- [Excerpt to read]:

Capitalized terms used but not separately defined herein shall have the meanings
ascribed to them in the Merger Agreement.

     NOW, THEREFORE, the parties hereto agree as follows:



                                   ARTICLE 1

                              Agreement to Tender

     Section 1.0. Agreement to Tender.  Shareholder hereby irrevocably and
unconditionally agrees to validly tender (and not withdraw) or cause to be
validly tendered (and not withdrawn) pursuant to and in accordance with the
terms of the Offer all of the Shares that Shareholder owns as of the date hereof
as well as any additional Shares that Shareholder may own, whether acquired by
purchase, exercise of options or otherwise, at any time after the date hereof
(the "Shareholder Shares").  Within five business days after the commencement of
the Offer (or within five business days after any Shareholder Shares are
acquired during pendency of the Offer, if later), Shareholder shall deliver
(with respect to Shareholder Shares controlled by Shareholder) to the depositary
designated in the Offer (i) a letter of transmittal with respect to the
Shareholder Shares complying with the terms of the Offer, (ii) certificates
representing all of the Shareholder Shares and (iii) all other documents or
instruments required to be delivered pursuant to the terms of the Offer.
<PAGE>

                                   ARTICLE 2

                        Voting Agreement; Grant of Proxy

     Section 2.01. Voting Agreement. (a) Until the earliest to occur of (x) the
consummation of the Merger, (y) the nine month anniversary of the date hereof
and (z) the termination of the Merger Agreement pursuant to Section 11.01(a),
11.01(b) or 11.01(d) thereof (the "Termination Date"), Shareholder hereby
irrevocably and unconditionally agrees to vote or cause to be voted all
Shareholder Shares that Shareholder is entitled to vote at the time of any vote
of the shareholders of the Company where such matters arise (i) in favor of the
approval and adoption of the Merger Agreement and in favor of the transactions
contemplated thereby, (ii) against any proposal or transaction which could
prevent or delay the consummation of the Transactions and (iii) against any (A)
Acquisition Proposal (other than the Merger), (B) corporate action the
consummation of which would frustrate the purposes, or prevent or delay the
consummation, of the Transactions or (C) other matter relating to, or in
connection with, any of the matters referred to in clause (A) and (B) above.
Nothing in this Article 2 shall limit or restrict Shareholder's ability to act
or vote in his capacity as an officer or director of the Company in any manner
he so chooses.

     (b)  If any shareholder vote in respect of the Merger Agreement or any of
the transactions contemplated by the Merger Agreement is taken by written
consent, the provisions of this Agreement imposing obligations in respect of or
in connection with any vote of shareholders shall apply mutatis mutandis to such
action by written consent.

- [Saved data entries]:
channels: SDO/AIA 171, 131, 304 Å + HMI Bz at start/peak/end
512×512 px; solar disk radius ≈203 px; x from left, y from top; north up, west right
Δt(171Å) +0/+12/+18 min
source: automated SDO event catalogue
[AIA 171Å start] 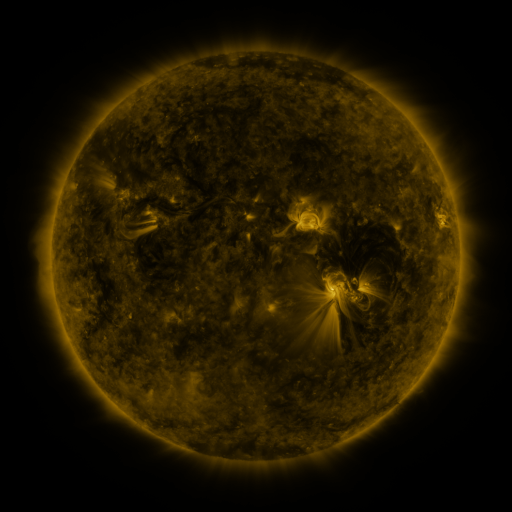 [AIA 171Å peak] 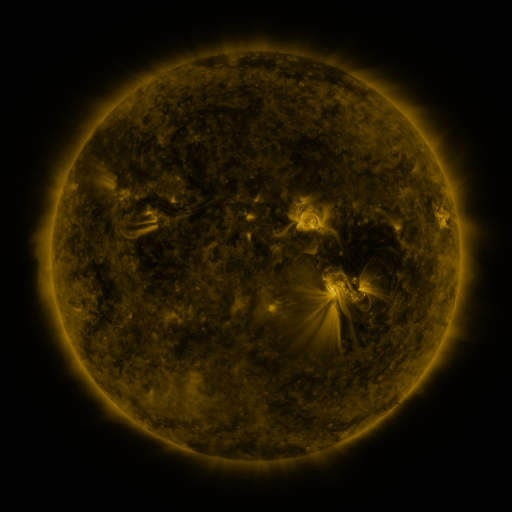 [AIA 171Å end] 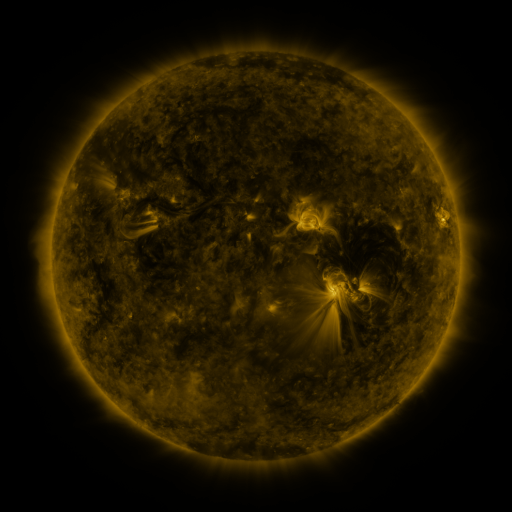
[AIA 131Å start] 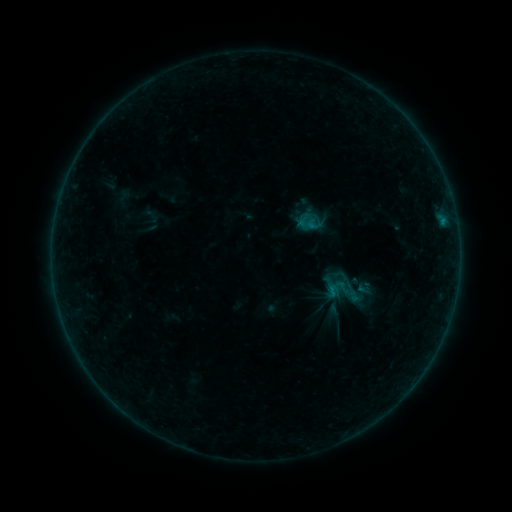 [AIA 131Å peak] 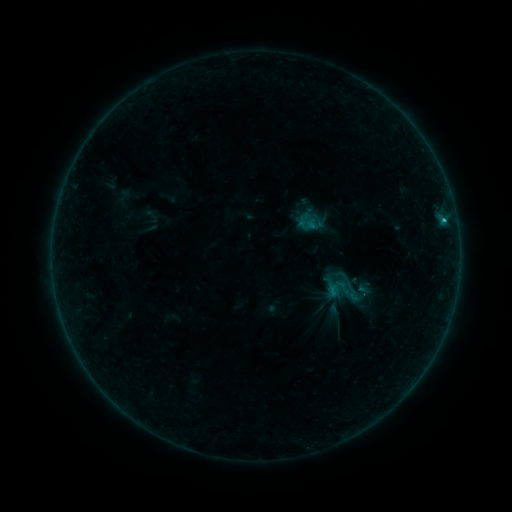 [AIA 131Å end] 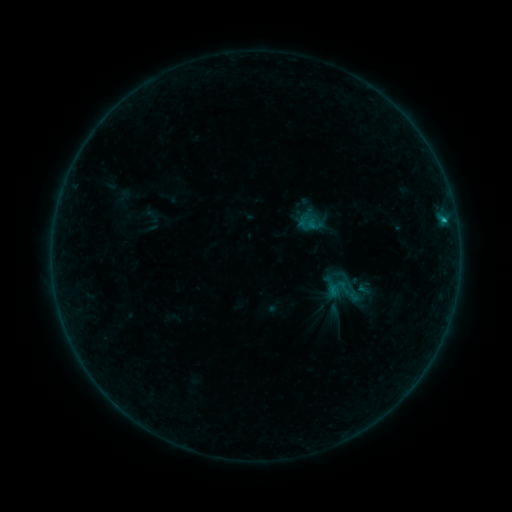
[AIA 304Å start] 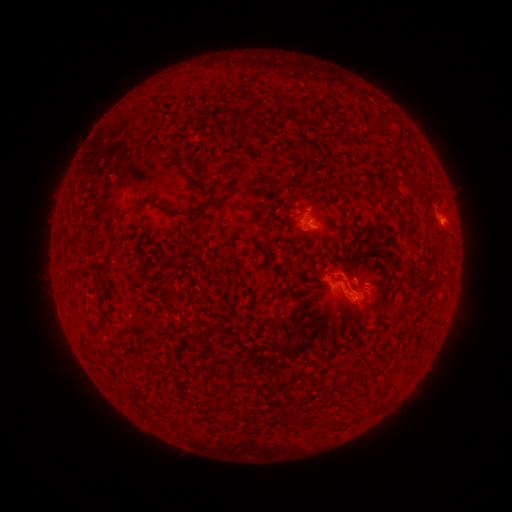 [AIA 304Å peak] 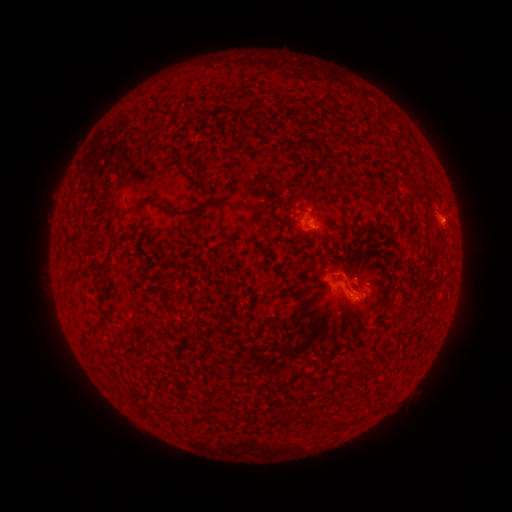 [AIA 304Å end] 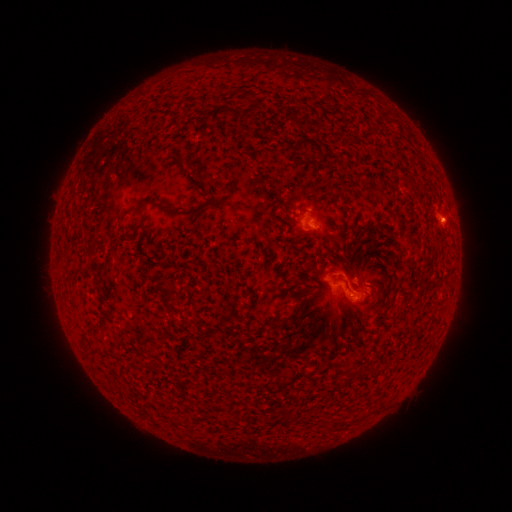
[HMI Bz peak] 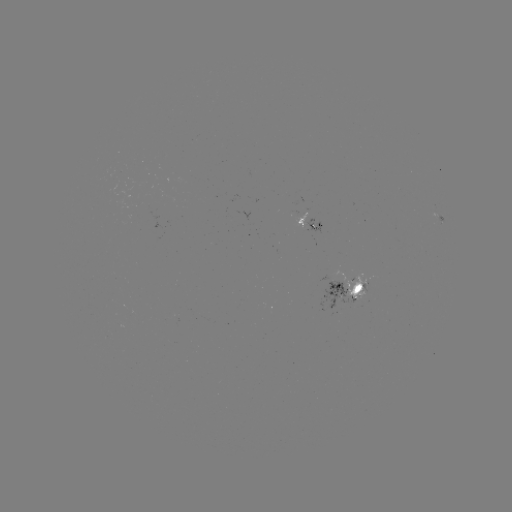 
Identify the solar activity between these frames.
B5.8 flare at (443, 222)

- [Things to do]:
A - Restate the paragraph of the agreement excerpt that begins "Section 1.0. Agreement to Tender" as a shorter bulleted list that keeps its main facts.
B - Transcribe the part of the agreement excerpt that opens with the words containing "Acquisition Proposal (other" and closes with "he so chooses.".

- [Written answers]:
A -
- Shareholder irrevocably and unconditionally agrees to validly tender, and not withdraw, under the terms of the Offer all Shares owned as of the date of the agreement. The same applies to any Shares acquired afterward by purchase, option exercise or otherwise. Together these are the "Shareholder Shares."
- Delivery must occur within five business days after the Offer begins. If Shares are acquired while the Offer is pending, delivery is due within five business days after that acquisition, if later.
- Shareholder must deliver to the Offer's depositary:
  - a letter of transmittal for the Shareholder Shares that complies with the Offer
  - certificates for all Shareholder Shares
  - all other documents or instruments the Offer requires

B -
Acquisition Proposal (other than the Merger), (B) corporate action the
consummation of which would frustrate the purposes, or prevent or delay the
consummation, of the Transactions or (C) other matter relating to, or in
connection with, any of the matters referred to in clause (A) and (B) above.
Nothing in this Article 2 shall limit or restrict Shareholder's ability to act
or vote in his capacity as an officer or director of the Company in any manner
he so chooses.